WHAT IS EXPECTED: Recast the lines below, from the one containing "Can you tell" through the last line, inclusive, as a Markdown table with the columns No. and Line, numbering each row and leaving out blank lines.
******
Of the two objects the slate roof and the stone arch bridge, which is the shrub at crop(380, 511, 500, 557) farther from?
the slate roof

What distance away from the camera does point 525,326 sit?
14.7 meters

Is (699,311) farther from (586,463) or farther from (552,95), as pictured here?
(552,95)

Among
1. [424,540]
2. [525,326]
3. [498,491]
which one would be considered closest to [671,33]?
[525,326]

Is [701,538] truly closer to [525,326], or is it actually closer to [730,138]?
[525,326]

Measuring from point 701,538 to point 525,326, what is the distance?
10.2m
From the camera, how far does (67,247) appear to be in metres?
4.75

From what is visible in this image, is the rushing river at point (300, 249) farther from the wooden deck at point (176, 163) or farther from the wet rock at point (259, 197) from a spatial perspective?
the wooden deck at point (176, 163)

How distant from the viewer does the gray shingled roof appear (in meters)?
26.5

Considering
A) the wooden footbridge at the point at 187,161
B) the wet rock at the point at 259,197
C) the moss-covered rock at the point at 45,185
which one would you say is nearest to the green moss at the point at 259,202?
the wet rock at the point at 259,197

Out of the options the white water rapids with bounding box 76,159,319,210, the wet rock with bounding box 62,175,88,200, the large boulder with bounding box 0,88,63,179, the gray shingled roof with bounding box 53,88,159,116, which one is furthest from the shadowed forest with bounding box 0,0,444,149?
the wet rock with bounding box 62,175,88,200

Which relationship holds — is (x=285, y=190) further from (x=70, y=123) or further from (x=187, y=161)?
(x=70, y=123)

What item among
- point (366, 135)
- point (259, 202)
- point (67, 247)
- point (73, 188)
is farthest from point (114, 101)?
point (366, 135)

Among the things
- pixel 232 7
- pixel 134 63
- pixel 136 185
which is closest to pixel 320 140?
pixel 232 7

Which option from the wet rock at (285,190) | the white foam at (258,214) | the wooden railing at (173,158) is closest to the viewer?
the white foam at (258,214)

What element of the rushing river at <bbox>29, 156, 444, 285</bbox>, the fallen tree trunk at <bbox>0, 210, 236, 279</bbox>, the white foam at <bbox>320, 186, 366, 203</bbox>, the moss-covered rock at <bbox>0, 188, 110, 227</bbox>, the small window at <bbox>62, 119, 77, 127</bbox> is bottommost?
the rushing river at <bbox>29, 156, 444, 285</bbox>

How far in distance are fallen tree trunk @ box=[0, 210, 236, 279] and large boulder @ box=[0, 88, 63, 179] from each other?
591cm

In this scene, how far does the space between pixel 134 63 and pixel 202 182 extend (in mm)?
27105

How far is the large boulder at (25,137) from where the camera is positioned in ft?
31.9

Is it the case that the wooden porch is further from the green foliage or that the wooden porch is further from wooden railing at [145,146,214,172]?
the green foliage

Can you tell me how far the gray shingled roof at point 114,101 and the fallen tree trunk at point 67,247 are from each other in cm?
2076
******
EXERCISE RESULT:
| No. | Line |
|---|---|
| 1 | Can you tell me how far the gray shingled roof at point 114,101 and the fallen tree trunk at point 67,247 are from each other in cm? |
| 2 | 2076 |